Nokta meselesi

Kendimi bir bok sandığımdan falan değil…
Ama…
Beni yetiştiren insanlar gerçekten vatansever, kanunlara, kurallara saygılı insanlar(dı)…
Kendisini hiç tanıma, onun zamanında yaşama şerefine nail olmamış olsam bile…
Atatürk ile büyüdüm…
Velilerim Müslüman evlatları, ben ise Müslümanların evladıyım…
Evet, Atatürk ve Anadolu medeniyeti, Anadolu hoşgörüsüyle büyüdüm…
Doğrudur, evet, evet mutlak bir gerçek…
Büyüğümü de bilirim, küçüğümü de. Saygı, terbiye, adab-ı muaşeret denilene vakıfım.

Kadını…
Severimde, sayarım da. Sevgiye, saygıya laikse bir insan gereğini yaparım…
Bak yarına anneler günü, kadın öncellikle anne, doğurganlıkla can veren, yetiştiren, büyüten…
Yaşayana, kadına saygısı olmayanın ne ölmüşüne ne başka bir şeye saygısı olur…
Diyorum ya kimsenin tavuğuna kış bile demem, bana veya sevdiklerime, değer verdiklerime yoksa bir zararı, bana ne! Ben nasıl yaşıyorsam, hakkımsa yaşamak onunda hakkı. Yok, kesinlikle öyle değil…
Bana dokunmayan yılan bin yaşasın demem, bilirim, yılan sinsi, yılan bir sürüngen. Bilirim gün gelir ya beni ya sevdiklerimi sokar, zehirler, yok eder, bilirim yılan ölümcül olabilir!
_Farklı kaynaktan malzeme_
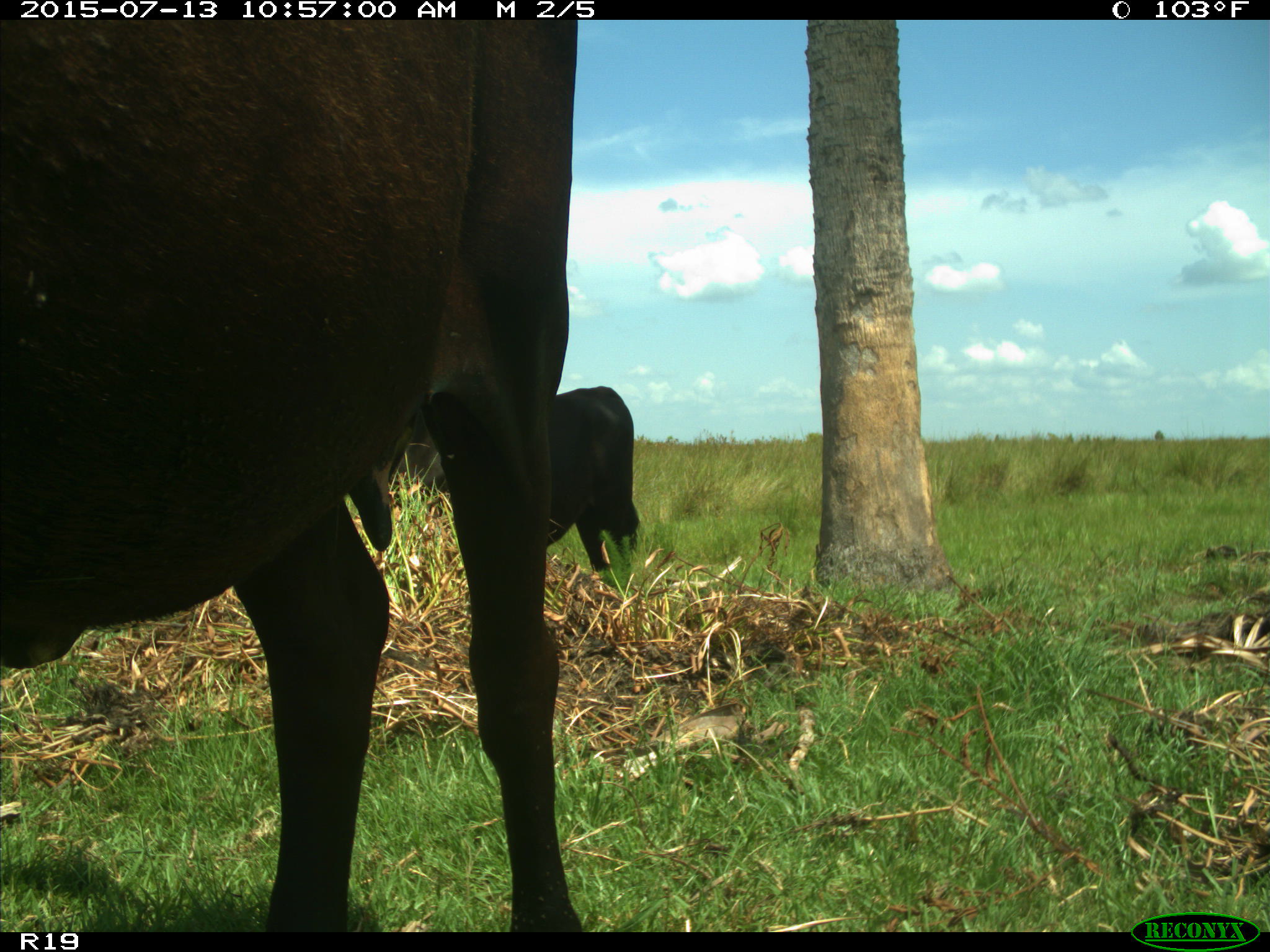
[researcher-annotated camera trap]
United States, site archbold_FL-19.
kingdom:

Daha geçenlerde validem bana sordu…
“Önder, sen nasıl bir ülkenin cumhurbaşkanına hakaret edersin?”
Dedim…
Ben Türkiye Cumhuriyetinin, cumhurbaşkanına küfür etmiyorum, ben o pis varlığı ile etrafımızı kirleten, çürüten O iğrenç > adi < mahluka küfür ediyorum, Ona ve zihniyetine.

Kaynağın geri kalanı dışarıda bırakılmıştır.